Rewrite the data from the line holding "What is the" through the end of the data, inclusive, keeping every line. Shift each distance in the answers by -81 and leave all other text unchanged.

· · · · · · ·

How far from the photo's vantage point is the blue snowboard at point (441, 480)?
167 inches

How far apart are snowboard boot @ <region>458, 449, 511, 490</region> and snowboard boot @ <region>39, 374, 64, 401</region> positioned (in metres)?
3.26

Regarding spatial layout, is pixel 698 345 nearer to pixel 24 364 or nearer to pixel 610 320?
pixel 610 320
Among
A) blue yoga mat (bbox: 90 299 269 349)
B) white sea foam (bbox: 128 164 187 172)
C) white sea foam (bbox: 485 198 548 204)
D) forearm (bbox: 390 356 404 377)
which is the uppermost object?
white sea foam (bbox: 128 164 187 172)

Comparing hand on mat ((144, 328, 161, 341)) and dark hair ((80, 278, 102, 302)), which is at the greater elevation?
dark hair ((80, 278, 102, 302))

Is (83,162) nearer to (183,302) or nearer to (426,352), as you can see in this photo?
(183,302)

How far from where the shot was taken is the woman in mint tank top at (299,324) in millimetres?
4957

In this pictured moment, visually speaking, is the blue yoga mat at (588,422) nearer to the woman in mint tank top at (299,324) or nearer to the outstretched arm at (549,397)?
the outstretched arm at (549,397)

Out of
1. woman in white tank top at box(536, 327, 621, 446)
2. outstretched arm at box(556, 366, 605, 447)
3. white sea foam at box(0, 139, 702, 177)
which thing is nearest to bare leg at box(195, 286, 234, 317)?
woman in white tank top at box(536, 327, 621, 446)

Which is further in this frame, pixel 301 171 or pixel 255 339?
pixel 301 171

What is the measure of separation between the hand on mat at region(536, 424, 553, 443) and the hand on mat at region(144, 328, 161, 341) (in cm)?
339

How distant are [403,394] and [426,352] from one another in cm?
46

· · · · · · ·

RESULT OF THIS TASK.
What is the measure of separation between the hand on mat at region(536, 424, 553, 443) and the hand on mat at region(144, 328, 161, 341) (in cm)?
258

How distant are [403,394] and [426,352] from one another in cm?
-35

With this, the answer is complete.